- WHAT IS NEEDED
The records are to be restated in their entirety, word for word.

- SUPPLIED DATA
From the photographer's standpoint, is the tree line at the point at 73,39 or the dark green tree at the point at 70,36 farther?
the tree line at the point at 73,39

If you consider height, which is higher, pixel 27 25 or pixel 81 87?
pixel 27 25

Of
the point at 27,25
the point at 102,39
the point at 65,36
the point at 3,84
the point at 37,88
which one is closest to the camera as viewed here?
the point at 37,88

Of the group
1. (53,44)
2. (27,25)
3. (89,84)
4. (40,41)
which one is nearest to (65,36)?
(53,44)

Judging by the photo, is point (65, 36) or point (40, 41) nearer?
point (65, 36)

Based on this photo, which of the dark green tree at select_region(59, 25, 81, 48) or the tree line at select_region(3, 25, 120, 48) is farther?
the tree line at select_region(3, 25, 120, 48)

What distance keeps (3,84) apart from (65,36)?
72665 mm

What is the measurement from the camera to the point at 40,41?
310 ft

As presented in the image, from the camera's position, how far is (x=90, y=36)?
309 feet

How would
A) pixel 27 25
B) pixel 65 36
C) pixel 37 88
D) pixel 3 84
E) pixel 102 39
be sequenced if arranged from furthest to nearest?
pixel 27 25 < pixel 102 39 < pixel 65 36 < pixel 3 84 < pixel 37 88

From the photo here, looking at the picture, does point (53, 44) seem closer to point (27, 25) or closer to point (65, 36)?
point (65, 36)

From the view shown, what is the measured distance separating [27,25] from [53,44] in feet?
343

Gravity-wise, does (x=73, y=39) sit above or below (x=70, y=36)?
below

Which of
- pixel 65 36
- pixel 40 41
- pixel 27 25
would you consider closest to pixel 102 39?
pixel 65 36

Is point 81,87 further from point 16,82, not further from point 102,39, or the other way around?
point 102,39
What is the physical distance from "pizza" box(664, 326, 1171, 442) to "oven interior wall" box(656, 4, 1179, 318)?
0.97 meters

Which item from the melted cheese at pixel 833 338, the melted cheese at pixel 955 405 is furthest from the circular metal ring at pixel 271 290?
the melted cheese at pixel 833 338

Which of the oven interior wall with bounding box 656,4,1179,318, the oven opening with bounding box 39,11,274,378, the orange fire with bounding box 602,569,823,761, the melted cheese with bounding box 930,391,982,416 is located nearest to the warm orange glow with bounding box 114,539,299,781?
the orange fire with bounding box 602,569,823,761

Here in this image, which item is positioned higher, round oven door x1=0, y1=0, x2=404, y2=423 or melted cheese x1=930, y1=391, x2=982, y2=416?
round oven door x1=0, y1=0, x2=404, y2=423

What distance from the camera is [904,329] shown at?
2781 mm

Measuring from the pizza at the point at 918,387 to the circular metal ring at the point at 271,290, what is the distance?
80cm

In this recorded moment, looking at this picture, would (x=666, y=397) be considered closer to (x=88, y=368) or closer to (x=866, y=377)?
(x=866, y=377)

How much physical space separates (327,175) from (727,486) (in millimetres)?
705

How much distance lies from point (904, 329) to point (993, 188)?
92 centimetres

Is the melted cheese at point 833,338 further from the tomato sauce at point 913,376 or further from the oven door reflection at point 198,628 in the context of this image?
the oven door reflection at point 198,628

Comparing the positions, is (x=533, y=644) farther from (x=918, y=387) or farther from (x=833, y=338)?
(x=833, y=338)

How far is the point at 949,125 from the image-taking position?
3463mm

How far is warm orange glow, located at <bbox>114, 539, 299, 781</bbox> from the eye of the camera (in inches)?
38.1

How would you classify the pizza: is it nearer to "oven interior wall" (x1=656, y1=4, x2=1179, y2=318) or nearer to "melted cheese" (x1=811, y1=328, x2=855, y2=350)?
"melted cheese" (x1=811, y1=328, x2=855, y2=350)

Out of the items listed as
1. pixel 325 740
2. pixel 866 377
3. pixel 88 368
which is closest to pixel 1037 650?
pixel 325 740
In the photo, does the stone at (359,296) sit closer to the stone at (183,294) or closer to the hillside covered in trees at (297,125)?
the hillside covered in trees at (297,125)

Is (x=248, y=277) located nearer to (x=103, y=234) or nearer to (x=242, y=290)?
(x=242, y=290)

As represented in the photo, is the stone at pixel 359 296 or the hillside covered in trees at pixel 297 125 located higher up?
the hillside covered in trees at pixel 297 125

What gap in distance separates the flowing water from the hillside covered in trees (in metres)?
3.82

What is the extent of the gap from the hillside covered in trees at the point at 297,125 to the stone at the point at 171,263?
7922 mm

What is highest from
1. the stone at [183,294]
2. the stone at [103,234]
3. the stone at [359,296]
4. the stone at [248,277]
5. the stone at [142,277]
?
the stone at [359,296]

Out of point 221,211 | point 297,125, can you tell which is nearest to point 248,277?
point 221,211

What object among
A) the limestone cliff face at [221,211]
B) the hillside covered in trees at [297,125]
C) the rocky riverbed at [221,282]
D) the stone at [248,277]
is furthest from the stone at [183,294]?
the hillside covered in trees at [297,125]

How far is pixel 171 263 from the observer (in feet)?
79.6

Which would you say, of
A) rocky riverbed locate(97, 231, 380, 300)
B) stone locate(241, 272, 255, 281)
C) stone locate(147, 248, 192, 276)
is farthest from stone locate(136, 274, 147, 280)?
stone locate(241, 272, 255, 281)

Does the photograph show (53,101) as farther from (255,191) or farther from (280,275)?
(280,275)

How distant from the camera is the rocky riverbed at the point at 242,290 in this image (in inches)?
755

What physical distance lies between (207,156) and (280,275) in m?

- WRITTEN SOLUTION
From the photographer's standpoint, is the tree line at the point at 73,39 or the dark green tree at the point at 70,36 farther?
the tree line at the point at 73,39

If you consider height, which is higher, pixel 27 25 or pixel 81 87?
pixel 27 25

Of
the point at 27,25
the point at 102,39
the point at 65,36
the point at 3,84
the point at 37,88
which one is closest to the camera as viewed here?
the point at 37,88

Of the group
1. (53,44)
2. (27,25)
3. (89,84)
4. (40,41)
which one is nearest to (65,36)?
(53,44)

Judging by the photo, is point (65, 36) or point (40, 41) nearer?
point (65, 36)

Based on this photo, which of the dark green tree at select_region(59, 25, 81, 48) or the tree line at select_region(3, 25, 120, 48) is farther?
the tree line at select_region(3, 25, 120, 48)

What distance keeps (3,84) apart from (65,36)?
72665 mm

What is the measurement from the camera to the point at 40,41?
310 ft

As presented in the image, from the camera's position, how far is (x=90, y=36)?
309 feet

How would
A) pixel 27 25
B) pixel 65 36
C) pixel 37 88
D) pixel 3 84
E) pixel 102 39
be sequenced if arranged from furthest to nearest?
pixel 27 25 < pixel 102 39 < pixel 65 36 < pixel 3 84 < pixel 37 88

From the photo here, looking at the picture, does point (53, 44) seem closer to point (27, 25) or closer to point (65, 36)?
point (65, 36)

From the view shown, what is the measured distance separating [27,25] from [53,44] in feet?
343

Gravity-wise, does (x=73, y=39) sit above or below (x=70, y=36)?
below

Which of
- pixel 65 36
- pixel 40 41
- pixel 27 25
would you consider closest to pixel 102 39?
pixel 65 36

Is point 81,87 further from point 16,82, not further from point 102,39, or the other way around?
point 102,39
What is the physical distance from "pizza" box(664, 326, 1171, 442) to "oven interior wall" box(656, 4, 1179, 318)?
0.97 meters

Which item from the melted cheese at pixel 833 338, the melted cheese at pixel 955 405 is furthest from the circular metal ring at pixel 271 290?
the melted cheese at pixel 833 338

Which of the oven interior wall with bounding box 656,4,1179,318, the oven opening with bounding box 39,11,274,378, the orange fire with bounding box 602,569,823,761, the melted cheese with bounding box 930,391,982,416 is located nearest to the warm orange glow with bounding box 114,539,299,781?
the orange fire with bounding box 602,569,823,761

Here in this image, which item is positioned higher, round oven door x1=0, y1=0, x2=404, y2=423 or melted cheese x1=930, y1=391, x2=982, y2=416?
round oven door x1=0, y1=0, x2=404, y2=423

What distance from the camera is [904,329] shown at?
2781 mm

Measuring from the pizza at the point at 918,387 to the circular metal ring at the point at 271,290, what is the distance?
80cm

In this recorded moment, looking at this picture, would (x=666, y=397) be considered closer to (x=88, y=368) or closer to (x=866, y=377)?
(x=866, y=377)

How much physical space separates (327,175) from (727,486) (in millimetres)?
705

How much distance lies from point (904, 329) to point (993, 188)?
92 centimetres

Is the melted cheese at point 833,338 further from the tomato sauce at point 913,376 or further from the oven door reflection at point 198,628 in the context of this image?
the oven door reflection at point 198,628

Comparing the positions, is (x=533, y=644) farther from (x=918, y=387) or farther from (x=833, y=338)?
(x=833, y=338)

How far is the point at 949,125 from the image-taking position?
3463mm

How far is warm orange glow, located at <bbox>114, 539, 299, 781</bbox> from the eye of the camera (in inches)?
38.1

How would you classify the pizza: is it nearer to "oven interior wall" (x1=656, y1=4, x2=1179, y2=318) or nearer to "melted cheese" (x1=811, y1=328, x2=855, y2=350)?
"melted cheese" (x1=811, y1=328, x2=855, y2=350)

Out of the items listed as
1. pixel 325 740
2. pixel 866 377
3. pixel 88 368
which is closest to pixel 1037 650?
pixel 325 740
In the photo, does the stone at (359,296) sit closer to the stone at (183,294) or closer to the hillside covered in trees at (297,125)?
the hillside covered in trees at (297,125)

Is (x=248, y=277) located nearer to (x=103, y=234) or nearer to (x=242, y=290)?
(x=242, y=290)

As represented in the photo, is the stone at pixel 359 296 or the hillside covered in trees at pixel 297 125 located higher up?
the hillside covered in trees at pixel 297 125

What gap in distance separates the flowing water from the hillside covered in trees (in metres)?
3.82

What is the extent of the gap from the hillside covered in trees at the point at 297,125 to the stone at the point at 171,263?
7922 mm

What is highest from
1. the stone at [183,294]
2. the stone at [103,234]
3. the stone at [359,296]
4. the stone at [248,277]
5. the stone at [142,277]
?
the stone at [359,296]

Out of point 221,211 | point 297,125, can you tell which is nearest to point 248,277?
point 221,211

What object among
A) the limestone cliff face at [221,211]
B) the hillside covered in trees at [297,125]
C) the rocky riverbed at [221,282]
D) the stone at [248,277]
is furthest from the stone at [183,294]?
the hillside covered in trees at [297,125]

How far is pixel 171 263 from the observer (in feet)?
79.6

Which would you say, of
A) rocky riverbed locate(97, 231, 380, 300)
B) stone locate(241, 272, 255, 281)
C) stone locate(147, 248, 192, 276)
is farthest from stone locate(136, 274, 147, 280)?
stone locate(241, 272, 255, 281)

Does the photograph show (53,101) as farther from (255,191) or farther from (280,275)?
(280,275)

How distant from the camera is the rocky riverbed at the point at 242,290 in this image (in inches)?
755

What physical distance lies between (207,156) and (280,275) in m?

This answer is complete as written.